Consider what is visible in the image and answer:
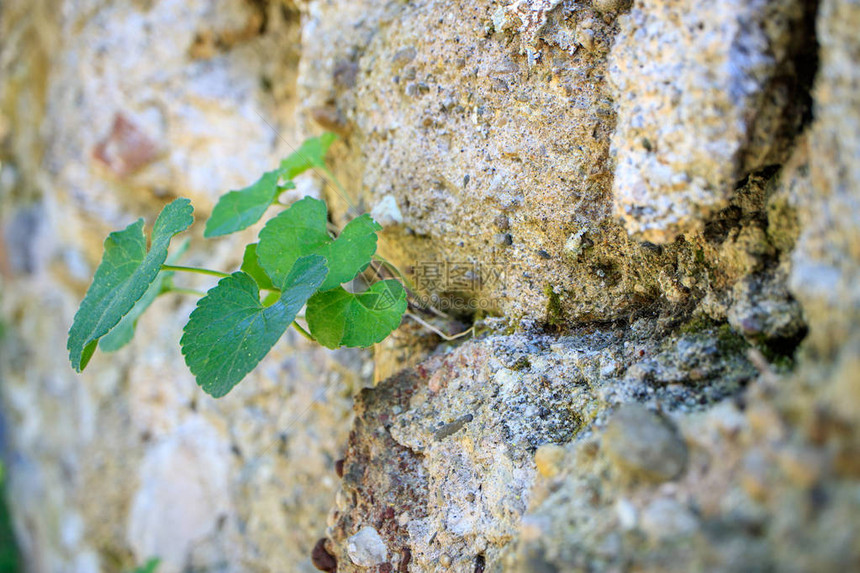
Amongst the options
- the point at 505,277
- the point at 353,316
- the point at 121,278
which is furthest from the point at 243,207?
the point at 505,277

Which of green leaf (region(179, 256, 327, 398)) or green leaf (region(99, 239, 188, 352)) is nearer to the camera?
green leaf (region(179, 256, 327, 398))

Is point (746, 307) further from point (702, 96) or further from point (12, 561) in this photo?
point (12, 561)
■ ■ ■ ■ ■
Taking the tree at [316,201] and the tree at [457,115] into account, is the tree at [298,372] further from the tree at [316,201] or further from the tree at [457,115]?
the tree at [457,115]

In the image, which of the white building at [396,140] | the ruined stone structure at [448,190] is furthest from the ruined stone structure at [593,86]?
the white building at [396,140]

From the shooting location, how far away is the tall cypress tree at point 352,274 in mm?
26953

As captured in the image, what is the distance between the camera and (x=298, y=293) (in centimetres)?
■ ■ ■ ■ ■
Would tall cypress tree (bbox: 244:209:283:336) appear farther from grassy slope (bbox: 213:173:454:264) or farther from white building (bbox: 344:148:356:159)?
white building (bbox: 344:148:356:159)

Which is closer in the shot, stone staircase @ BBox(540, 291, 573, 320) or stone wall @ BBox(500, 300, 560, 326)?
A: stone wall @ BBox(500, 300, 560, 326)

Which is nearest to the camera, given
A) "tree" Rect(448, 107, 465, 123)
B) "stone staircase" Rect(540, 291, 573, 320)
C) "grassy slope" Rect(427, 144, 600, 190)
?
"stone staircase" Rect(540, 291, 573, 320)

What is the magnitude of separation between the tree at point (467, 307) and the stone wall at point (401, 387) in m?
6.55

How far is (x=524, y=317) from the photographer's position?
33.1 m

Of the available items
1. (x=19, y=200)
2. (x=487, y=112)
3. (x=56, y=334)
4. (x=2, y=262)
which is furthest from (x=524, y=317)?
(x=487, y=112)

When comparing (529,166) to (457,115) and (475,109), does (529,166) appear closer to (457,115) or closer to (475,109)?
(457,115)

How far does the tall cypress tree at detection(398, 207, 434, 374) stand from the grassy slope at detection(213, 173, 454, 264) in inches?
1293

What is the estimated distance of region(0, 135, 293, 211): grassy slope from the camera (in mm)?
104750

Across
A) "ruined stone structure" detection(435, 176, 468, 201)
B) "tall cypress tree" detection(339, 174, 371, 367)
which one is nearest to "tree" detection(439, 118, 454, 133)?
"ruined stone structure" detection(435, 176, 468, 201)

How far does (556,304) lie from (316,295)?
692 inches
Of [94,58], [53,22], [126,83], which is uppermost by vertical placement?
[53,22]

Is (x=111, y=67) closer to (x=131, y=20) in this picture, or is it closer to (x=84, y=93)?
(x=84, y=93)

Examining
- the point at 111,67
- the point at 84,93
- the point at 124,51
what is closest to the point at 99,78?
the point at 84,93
■ ■ ■ ■ ■
**WHAT YOU WILL DO**
Return each of the lines above in which the string "leaf" appears.

**FULL OUTPUT**
Which of green leaf (region(179, 256, 327, 398)) or green leaf (region(99, 239, 188, 352)) is nearer to the camera?
green leaf (region(179, 256, 327, 398))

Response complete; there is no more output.